L’article indéfini actualise donc bien “ un terme indépendant du contexte, dont l’interprétation n’implique pas de renvoi à une mémoire ” 231 , ce qui en fait traditionnellement un “introducteur” 232 dans le discours, discours qui construit lui-même sa mémoire, comme dans “ La Flamme sédentaire ”. Si l’article indéfini ne correspond pas à l’exigence d’identification de circonstances précises, René Char joue toutefois avec sa valeur d’introducteur en employant parfois l’indéfini en fin de poème :

‘Qui cherchez-vous brunes abeilles
Dans la lavande qui s’éveille ?
Passe votre roi serviteur.
Il est aveugle et s’éparpille.
Chasseur il fuit
Les fleurs qui le poursuivent.
Il tend son arc et chaque bête brille.
Haute est sa nuit ; flèches risquez vos chances.

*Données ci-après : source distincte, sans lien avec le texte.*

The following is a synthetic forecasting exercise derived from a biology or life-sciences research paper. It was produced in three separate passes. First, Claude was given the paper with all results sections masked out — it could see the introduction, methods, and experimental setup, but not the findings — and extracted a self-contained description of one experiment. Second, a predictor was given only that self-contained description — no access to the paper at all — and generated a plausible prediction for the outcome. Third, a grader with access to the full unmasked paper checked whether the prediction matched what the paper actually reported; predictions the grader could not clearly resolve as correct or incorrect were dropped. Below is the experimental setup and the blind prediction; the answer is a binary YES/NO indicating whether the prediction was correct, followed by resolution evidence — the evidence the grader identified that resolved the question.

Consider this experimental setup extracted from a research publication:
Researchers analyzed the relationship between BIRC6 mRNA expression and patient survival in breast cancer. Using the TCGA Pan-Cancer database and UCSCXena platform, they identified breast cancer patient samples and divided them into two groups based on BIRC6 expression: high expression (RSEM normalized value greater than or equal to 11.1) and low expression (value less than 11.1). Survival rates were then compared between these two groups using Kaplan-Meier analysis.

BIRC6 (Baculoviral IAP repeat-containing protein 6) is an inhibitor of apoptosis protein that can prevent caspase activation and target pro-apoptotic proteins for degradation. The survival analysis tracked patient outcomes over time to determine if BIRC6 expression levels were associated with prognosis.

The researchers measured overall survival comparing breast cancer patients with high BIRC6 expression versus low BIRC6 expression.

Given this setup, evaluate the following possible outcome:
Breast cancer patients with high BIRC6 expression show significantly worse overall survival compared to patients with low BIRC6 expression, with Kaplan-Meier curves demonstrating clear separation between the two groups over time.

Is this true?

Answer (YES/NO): YES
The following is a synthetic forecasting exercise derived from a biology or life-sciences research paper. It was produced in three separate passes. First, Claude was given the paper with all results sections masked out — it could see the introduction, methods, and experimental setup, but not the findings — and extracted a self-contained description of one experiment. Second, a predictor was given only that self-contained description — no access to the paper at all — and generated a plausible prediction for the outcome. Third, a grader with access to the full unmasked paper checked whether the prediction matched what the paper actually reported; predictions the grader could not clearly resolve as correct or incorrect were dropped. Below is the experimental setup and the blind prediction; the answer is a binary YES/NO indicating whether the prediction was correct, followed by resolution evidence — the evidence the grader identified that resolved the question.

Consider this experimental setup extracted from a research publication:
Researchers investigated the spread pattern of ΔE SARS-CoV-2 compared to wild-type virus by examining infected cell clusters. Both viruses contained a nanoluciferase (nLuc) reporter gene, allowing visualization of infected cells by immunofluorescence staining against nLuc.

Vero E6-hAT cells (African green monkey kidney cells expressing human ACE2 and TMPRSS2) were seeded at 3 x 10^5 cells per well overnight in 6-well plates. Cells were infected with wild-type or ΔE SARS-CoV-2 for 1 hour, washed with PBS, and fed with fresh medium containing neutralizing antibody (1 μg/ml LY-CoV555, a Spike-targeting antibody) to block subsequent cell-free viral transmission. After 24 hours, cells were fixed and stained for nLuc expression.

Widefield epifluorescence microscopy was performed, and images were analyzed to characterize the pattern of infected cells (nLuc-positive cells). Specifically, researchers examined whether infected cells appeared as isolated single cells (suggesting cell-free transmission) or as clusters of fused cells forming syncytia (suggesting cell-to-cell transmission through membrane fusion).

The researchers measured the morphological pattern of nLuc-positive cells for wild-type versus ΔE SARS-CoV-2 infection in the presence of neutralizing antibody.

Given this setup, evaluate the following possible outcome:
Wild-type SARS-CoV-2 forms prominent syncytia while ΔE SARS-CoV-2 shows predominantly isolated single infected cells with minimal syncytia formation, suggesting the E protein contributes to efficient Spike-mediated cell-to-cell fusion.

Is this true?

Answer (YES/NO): NO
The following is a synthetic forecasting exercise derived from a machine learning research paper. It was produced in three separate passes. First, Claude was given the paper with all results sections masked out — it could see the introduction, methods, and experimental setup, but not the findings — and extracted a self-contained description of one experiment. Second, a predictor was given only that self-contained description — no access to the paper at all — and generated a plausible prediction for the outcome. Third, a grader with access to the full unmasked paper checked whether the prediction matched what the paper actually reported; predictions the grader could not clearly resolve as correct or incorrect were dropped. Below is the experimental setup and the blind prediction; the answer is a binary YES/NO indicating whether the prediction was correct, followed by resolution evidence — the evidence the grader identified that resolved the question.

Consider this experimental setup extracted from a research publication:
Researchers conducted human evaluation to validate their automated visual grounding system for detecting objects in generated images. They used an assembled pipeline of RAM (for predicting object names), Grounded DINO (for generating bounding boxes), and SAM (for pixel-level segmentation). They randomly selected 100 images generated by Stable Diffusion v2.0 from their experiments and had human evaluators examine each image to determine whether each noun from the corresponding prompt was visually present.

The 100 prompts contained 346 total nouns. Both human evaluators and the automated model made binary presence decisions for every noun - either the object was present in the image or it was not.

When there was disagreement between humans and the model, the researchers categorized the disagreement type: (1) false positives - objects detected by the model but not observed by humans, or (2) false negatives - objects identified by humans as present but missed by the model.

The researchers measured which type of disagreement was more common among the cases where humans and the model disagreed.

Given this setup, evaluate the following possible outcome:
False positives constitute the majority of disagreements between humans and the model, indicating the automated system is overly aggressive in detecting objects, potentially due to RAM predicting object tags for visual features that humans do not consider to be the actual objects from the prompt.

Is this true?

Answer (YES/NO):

Un météore humain a la terre pour miel. 233

En position finale, et dans un vers détaché par rapport au reste du texte, l’article indéfini a valeur de distanciation : il prend en effet la question de la détermination à rebours. Il referme le poème en déconstruisant la détermination opérée par l’article défini qui précède, en refaisant du personnage un inconnu, qui plus est insignifiant à l’échelle de l’univers où il s’inscrit. Orion n’est qu’un individu, seulement susceptible d’être dénombré dans l’anonymat de la classe à laquelle il appartient, celle des météores. Il n’est plus qu’un exemplaire parmi d’autres, et son histoire est soumise à une relativisation à l’échelle universelle.

Notes
228.

“ La Flamme sédentaire ”, La Nuit talismanique qui brillait dans son cercle, O. C., p. 502.

229.

“ [...] il ne s’agit jamais, chez René Char, de contraires logiques, emboîtés les uns dans les autres par une simple symétrie inversée : le lien au travers duquel ils se font face n’est pas celui de la contradiction, mais de l’opposition asymétrique [...] ” (Eric Marty, René Char, 1990, p. 100).

230.

Les titre sont un cas à part dans l’étude du poème. Dans leur usage traditionnel, ils sont vraiment cataphoriques dans l’acte de lecture, même s’ils sont plutôt considérés comme anaphoriques dans le processus de création. Ils résument alors le poème. En revanche, s’ils font partie intégrante du texte, comme souvent chez Paul Eluard, ils peuvent prendre la même valeur déictique que l’article défini liminaire dans le corps du poème.

231.

Francis Corblin, Indéfini, défini et démonstratif, 1987, p. 9.

232.

L’article indéfini opère un “ dénombrement de valeurs ” dans une classe, en précisant seulement “ pour combien de N ” de cette classe un énoncé se vérifie (Francis Corblin, Ibid., p. 42). Cette opération de dénombrement est donc absolument indépendante du contexte car elle repose sur la seule dénotation du nom. Elle n’identifie pas.

233.

“ Réception d’Orion ”, Aromates chasseurs, O. C., p. 521.